TASK DESCRIPTION: Without the pictures, return each record as it appears.

MATERIAL PROVIDED:
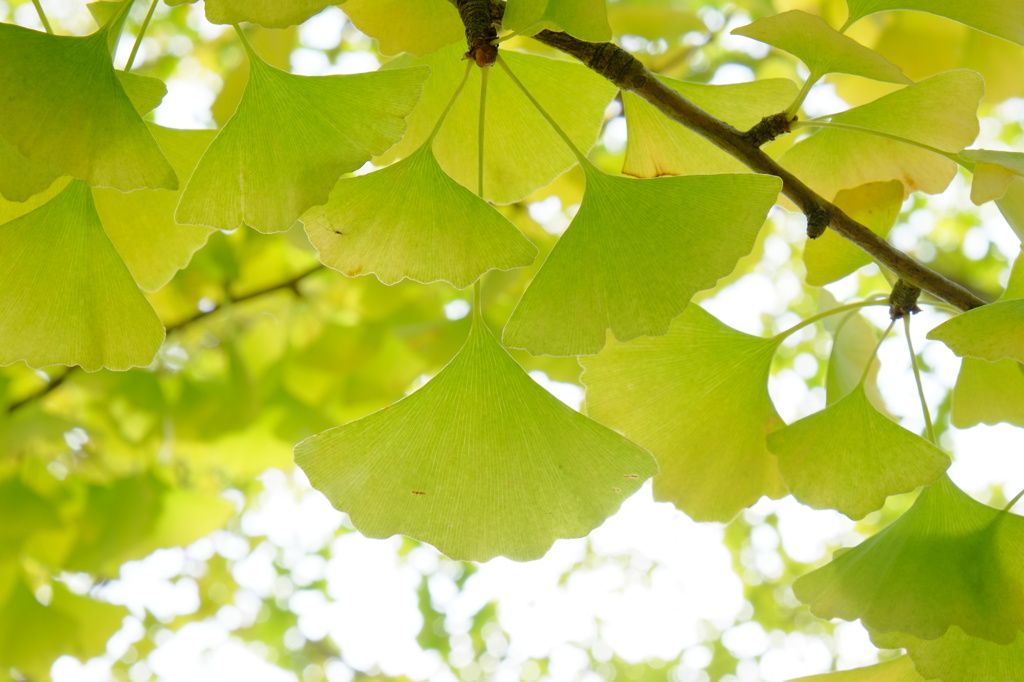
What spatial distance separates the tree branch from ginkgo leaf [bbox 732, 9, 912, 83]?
0.06m

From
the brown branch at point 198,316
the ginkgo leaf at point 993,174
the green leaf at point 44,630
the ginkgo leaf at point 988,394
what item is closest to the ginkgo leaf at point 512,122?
the ginkgo leaf at point 993,174

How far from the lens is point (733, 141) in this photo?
533mm

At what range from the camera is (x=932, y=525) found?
0.58 m

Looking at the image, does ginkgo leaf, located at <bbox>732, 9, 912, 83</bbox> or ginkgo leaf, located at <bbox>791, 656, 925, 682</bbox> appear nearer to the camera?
ginkgo leaf, located at <bbox>732, 9, 912, 83</bbox>

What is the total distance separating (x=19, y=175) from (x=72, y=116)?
7 cm

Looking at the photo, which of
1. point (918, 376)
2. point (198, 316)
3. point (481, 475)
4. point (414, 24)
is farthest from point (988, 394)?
point (198, 316)

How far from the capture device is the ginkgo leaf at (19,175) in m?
0.45

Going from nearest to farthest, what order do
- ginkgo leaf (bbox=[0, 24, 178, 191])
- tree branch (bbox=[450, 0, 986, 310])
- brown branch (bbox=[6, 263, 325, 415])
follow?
ginkgo leaf (bbox=[0, 24, 178, 191]) < tree branch (bbox=[450, 0, 986, 310]) < brown branch (bbox=[6, 263, 325, 415])

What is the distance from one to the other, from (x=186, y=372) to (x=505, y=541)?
3.83 feet

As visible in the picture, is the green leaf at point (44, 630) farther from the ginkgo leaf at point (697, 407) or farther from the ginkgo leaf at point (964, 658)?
the ginkgo leaf at point (964, 658)

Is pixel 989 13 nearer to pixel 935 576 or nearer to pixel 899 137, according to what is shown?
pixel 899 137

THE REPLY:
What spatial distance separates the tree branch from ginkgo leaf [bbox 732, 9, 912, 83]?
0.06m

From
the brown branch at point 198,316
the ginkgo leaf at point 993,174
the green leaf at point 44,630
the ginkgo leaf at point 988,394
what item is closest to the ginkgo leaf at point 512,122?
the ginkgo leaf at point 993,174

How far from the lens is point (733, 141) in this photo?
533mm

At what range from the camera is (x=932, y=525) found?
0.58 m

Looking at the image, does ginkgo leaf, located at <bbox>732, 9, 912, 83</bbox> or ginkgo leaf, located at <bbox>791, 656, 925, 682</bbox> appear nearer to the camera?
ginkgo leaf, located at <bbox>732, 9, 912, 83</bbox>

What is the total distance separating (x=19, y=175) from (x=72, y=116)?
7 cm

Looking at the photo, which of
1. point (918, 376)
2. point (198, 316)
3. point (481, 475)
4. point (414, 24)
is farthest from point (988, 394)?
point (198, 316)

How far from the capture device is the ginkgo leaf at (19,175) in m?
0.45

Going from nearest to farthest, what order do
- ginkgo leaf (bbox=[0, 24, 178, 191])
- tree branch (bbox=[450, 0, 986, 310])
- brown branch (bbox=[6, 263, 325, 415])
follow?
ginkgo leaf (bbox=[0, 24, 178, 191]) < tree branch (bbox=[450, 0, 986, 310]) < brown branch (bbox=[6, 263, 325, 415])

What is the distance from one to the other, from (x=186, y=372) to (x=505, y=541)?
3.83 feet

As visible in the picture, is the green leaf at point (44, 630) farther from the ginkgo leaf at point (697, 407) or farther from the ginkgo leaf at point (964, 658)?
the ginkgo leaf at point (964, 658)

Is pixel 989 13 nearer to pixel 935 576 or nearer to pixel 899 137, according to what is shown?
pixel 899 137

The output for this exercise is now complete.